Bibliotecas cliente de Azure Identity
En las bibliotecas cliente de Azure Identity, elija uno de los métodos siguientes:
- Utilice
DefaultAzureCredential, que intenta usarWorkloadIdentityCredential. - Cree una instancia de
ChainedTokenCredentialque incluyaWorkloadIdentityCredential. - Use
WorkloadIdentityCredentialdirectamente.
En la tabla siguiente se proporciona la versión mínima del paquete necesaria para la biblioteca cliente de cada ecosistema de lenguaje.
| Ecosistema | Biblioteca | Versión mínima |
|---|---|---|
| .NET | Azure.Identity | 1.9.0 |
| C++ | azure-identity-cpp | 1.6.0 |
| Go | azidentity | 1.3.0 |
| Java | azure-identity | 1.9.0 |
| Node.js | @azure/identity | 3.2.0 |
| Python | azure-identity | 1.13.0 |
En los ejemplos de código siguientes, se usa DefaultAzureCredential. Este tipo de credencial usa las variables de entorno insertadas por el webhook de mutación de Azure Workload Identity para autenticarse con Azure Key Vault.
using Azure.Identity;
using Azure.Security.KeyVault.Secrets;
string keyVaultUrl = Environment.GetEnvironmentVariable("KEYVAULT_URL");
string secretName = Environment.GetEnvironmentVariable("SECRET_NAME");
var client = new SecretClient(
new Uri(keyVaultUrl),
new DefaultAzureCredential());
KeyVaultSecret secret = await client.GetSecretAsync(secretName);
Biblioteca de autenticación de Microsoft (MSAL)
Las siguientes bibliotecas cliente son la versión mínima necesaria.
| Ecosistema | Biblioteca | Imagen | Ejemplo | Tiene Windows |
|---|---|---|---|---|
| .NET | microsoft-authentication-library-for-dotnet | ghcr.io/azure/azure-workload-identity/msal-net:latest |
Vínculo | Yes |
| Go | microsoft-authentication-library-for-go | ghcr.io/azure/azure-workload-identity/msal-go:latest |
Vínculo | Yes |
| Java | microsoft-authentication-library-for-java | ghcr.io/azure/azure-workload-identity/msal-java:latest |
Vínculo | No |
| JavaScript | microsoft-authentication-library-for-js | ghcr.io/azure/azure-workload-identity/msal-node:latest |
Vínculo | No |
| Python | microsoft-authentication-library-for-python | ghcr.io/azure/azure-workload-identity/msal-python:latest |
Vínculo | No |
Limitaciones
- Solo puede tener 20 credenciales de identidad federada por identidad administrada.
- La credencial de identidad federada tarda unos segundos en propagarse después de agregarse inicialmente.
- No se admite el complemento de nodos virtuales basado en el proyecto de código abierto Virtual Kubelet.
- La creación de credenciales de identidad federada no está admitida en identidades administradas asignadas por el usuario en estas regiones.
Cómo funciona
En este modelo de seguridad, el clúster de AKS actúa como emisor de tokens, Microsoft Entra ID usa OpenID Connect para detectar claves de firma pública y comprobar la autenticidad del token de cuenta de servicio antes de intercambiarlo por un token de Microsoft Entra.

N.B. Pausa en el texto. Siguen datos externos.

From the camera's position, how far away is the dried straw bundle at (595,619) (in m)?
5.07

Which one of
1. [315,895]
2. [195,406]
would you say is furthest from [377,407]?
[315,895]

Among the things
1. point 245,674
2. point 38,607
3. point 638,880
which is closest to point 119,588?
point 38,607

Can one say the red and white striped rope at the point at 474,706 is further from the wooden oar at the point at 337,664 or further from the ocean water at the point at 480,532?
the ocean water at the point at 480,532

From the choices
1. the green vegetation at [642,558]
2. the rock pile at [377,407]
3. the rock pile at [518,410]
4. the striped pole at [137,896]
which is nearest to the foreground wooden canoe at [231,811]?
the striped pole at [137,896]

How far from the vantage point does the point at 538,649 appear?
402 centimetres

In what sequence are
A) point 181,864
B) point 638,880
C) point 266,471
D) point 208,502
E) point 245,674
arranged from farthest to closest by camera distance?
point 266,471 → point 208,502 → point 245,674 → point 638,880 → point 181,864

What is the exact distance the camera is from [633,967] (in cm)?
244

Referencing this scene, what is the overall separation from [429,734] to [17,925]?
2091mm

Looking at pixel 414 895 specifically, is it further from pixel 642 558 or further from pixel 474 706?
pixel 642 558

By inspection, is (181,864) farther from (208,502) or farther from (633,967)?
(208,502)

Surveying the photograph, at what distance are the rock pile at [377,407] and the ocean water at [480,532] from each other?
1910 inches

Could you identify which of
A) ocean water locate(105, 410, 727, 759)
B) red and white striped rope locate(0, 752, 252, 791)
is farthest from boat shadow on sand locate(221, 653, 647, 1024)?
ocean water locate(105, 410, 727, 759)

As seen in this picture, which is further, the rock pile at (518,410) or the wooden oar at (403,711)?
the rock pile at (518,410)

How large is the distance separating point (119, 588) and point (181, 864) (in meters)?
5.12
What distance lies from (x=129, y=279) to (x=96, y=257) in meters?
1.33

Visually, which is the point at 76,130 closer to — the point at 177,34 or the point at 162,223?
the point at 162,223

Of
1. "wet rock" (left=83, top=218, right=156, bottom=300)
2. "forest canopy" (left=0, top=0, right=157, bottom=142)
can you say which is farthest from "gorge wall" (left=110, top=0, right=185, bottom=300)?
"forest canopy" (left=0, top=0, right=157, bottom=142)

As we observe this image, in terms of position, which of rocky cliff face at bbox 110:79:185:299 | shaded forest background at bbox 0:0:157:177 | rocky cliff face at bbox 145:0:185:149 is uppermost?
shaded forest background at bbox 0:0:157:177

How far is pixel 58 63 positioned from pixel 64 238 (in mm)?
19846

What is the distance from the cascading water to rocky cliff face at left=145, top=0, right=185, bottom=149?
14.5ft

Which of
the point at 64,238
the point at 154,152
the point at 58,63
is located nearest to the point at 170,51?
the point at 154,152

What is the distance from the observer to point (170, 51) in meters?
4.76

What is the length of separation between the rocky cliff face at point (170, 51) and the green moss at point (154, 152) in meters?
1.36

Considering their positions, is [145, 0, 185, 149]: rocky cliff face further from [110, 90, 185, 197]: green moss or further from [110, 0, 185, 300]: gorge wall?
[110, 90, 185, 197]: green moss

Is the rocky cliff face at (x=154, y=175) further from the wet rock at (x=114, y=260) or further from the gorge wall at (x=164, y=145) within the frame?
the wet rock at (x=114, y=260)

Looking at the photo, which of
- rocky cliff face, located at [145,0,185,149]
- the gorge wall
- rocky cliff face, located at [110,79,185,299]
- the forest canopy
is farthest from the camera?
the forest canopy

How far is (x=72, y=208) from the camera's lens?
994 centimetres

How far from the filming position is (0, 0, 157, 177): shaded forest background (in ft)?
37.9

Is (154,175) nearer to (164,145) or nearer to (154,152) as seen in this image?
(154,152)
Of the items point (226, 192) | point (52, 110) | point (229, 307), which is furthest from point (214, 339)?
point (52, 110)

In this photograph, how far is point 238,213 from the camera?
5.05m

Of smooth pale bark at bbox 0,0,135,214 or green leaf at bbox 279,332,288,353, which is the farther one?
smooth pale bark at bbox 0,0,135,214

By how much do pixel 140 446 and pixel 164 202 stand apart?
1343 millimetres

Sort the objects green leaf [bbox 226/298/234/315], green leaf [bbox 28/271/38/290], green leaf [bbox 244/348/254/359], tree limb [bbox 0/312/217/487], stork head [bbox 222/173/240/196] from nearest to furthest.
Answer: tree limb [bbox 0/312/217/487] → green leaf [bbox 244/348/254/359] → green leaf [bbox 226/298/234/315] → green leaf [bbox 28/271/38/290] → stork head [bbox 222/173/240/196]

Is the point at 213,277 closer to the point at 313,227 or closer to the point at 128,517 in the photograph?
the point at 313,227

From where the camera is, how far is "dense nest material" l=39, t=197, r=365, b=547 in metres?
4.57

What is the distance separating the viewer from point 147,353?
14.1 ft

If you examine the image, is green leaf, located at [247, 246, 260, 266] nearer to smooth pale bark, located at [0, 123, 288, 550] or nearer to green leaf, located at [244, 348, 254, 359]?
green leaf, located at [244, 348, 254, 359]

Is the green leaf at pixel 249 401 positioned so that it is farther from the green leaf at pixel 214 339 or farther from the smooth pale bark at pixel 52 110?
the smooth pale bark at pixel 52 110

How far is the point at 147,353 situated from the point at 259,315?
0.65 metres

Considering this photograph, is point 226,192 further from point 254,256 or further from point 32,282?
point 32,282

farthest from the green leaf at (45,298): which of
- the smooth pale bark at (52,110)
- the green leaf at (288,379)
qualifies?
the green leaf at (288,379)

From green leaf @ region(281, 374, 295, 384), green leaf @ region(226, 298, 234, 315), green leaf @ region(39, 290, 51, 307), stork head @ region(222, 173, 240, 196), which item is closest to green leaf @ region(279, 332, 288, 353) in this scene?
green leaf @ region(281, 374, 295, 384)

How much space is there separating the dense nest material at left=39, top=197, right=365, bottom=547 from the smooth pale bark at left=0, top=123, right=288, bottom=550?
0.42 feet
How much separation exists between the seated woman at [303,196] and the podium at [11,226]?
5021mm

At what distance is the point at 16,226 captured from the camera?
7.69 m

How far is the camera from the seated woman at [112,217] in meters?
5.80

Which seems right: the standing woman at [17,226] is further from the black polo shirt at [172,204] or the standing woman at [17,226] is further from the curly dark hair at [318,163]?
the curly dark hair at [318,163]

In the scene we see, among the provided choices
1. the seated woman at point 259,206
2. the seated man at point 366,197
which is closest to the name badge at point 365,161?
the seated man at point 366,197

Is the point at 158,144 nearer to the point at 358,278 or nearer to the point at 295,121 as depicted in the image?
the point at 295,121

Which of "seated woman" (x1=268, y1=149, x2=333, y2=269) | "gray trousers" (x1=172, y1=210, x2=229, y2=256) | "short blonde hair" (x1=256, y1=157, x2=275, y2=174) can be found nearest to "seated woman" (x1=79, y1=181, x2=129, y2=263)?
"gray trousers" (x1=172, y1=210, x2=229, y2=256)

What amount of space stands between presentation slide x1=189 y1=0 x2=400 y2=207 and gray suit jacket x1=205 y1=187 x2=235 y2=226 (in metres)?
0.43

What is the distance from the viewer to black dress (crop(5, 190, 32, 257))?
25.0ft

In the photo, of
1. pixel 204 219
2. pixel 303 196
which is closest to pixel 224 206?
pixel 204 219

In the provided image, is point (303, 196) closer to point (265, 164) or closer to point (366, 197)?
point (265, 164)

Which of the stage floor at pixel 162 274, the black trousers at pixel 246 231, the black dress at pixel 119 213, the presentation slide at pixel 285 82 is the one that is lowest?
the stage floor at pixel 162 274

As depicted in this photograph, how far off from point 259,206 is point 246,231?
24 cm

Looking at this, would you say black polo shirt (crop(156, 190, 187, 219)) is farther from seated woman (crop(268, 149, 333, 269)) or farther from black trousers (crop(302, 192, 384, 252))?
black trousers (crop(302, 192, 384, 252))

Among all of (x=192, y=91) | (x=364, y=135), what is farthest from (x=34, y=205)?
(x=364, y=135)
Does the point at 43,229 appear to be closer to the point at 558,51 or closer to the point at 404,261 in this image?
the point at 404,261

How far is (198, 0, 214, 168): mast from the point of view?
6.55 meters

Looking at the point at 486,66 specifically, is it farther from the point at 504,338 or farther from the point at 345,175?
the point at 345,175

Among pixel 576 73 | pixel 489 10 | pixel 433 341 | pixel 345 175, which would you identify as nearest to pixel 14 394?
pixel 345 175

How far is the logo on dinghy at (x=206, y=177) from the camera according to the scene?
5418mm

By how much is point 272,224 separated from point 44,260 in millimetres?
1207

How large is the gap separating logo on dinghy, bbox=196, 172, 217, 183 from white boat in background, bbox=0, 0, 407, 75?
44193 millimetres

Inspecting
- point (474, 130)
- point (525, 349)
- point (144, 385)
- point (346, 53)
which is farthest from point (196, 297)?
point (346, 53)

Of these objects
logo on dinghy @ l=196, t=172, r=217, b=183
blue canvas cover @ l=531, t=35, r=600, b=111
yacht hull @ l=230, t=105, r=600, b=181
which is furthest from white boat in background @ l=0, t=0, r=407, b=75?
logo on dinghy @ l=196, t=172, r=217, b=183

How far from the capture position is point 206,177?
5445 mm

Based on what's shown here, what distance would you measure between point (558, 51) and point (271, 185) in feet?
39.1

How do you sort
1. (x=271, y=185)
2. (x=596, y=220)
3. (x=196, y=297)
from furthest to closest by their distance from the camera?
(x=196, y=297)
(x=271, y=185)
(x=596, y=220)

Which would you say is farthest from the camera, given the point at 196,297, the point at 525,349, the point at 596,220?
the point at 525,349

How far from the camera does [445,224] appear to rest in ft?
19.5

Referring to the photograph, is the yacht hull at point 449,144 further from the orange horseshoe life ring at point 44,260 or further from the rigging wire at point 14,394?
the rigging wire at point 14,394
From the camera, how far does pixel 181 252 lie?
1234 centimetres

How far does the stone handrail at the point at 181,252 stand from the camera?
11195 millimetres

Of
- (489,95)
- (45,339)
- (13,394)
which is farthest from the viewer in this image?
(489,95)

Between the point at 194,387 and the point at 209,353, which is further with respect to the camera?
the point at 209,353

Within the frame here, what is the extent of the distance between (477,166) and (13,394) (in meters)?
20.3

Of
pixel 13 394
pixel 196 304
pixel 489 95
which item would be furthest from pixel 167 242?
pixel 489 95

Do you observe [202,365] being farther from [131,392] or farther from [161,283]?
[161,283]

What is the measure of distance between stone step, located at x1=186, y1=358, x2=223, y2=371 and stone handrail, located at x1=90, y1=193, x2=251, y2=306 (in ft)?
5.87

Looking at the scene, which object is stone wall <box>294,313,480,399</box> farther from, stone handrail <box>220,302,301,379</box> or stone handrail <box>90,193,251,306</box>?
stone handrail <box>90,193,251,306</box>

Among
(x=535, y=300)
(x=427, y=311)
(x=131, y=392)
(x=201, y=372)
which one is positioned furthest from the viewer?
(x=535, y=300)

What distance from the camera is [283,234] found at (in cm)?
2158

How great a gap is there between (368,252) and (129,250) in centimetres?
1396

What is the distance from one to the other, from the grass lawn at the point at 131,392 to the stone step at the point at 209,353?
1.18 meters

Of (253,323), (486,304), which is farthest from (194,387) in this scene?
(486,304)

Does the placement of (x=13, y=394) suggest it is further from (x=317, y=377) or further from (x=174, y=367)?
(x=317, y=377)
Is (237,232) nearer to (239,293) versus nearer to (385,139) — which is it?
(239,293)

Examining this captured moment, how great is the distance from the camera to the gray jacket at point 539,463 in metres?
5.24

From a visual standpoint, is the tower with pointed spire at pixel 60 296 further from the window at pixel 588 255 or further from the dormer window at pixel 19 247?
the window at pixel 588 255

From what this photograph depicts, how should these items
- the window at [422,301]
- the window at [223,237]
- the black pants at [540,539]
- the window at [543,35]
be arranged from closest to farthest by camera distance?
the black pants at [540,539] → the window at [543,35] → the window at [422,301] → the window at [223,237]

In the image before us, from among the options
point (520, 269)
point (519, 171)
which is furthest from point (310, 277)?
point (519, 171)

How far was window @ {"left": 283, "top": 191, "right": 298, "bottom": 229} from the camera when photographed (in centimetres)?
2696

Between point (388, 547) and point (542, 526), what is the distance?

La carga de trabajo puede intercambiar un token de cuenta de servicio proyectado en su volumen para un token de Microsoft Entra mediante la biblioteca cliente de identidad de Azure o la biblioteca de autenticación de Microsoft.
En la tabla siguiente se describen los puntos de conexión de emisor de OIDC necesarios para el id. de carga de trabajo de Microsoft Entra:
| Punto de conexión | Descripción |
|---|---|
{IssuerURL}/.well-known/openid-configuration |
También conocido como el documento de detección de OIDC, que contiene los metadatos sobre las configuraciones del emisor. |
{IssuerURL}/openid/v1/jwks |
Contiene las claves de firma públicas que utiliza Microsoft Entra ID para comprobar la autenticidad del token de la cuenta de servicio. |
En el diagrama siguiente, se resume la secuencia de autenticación mediante OpenID Connect.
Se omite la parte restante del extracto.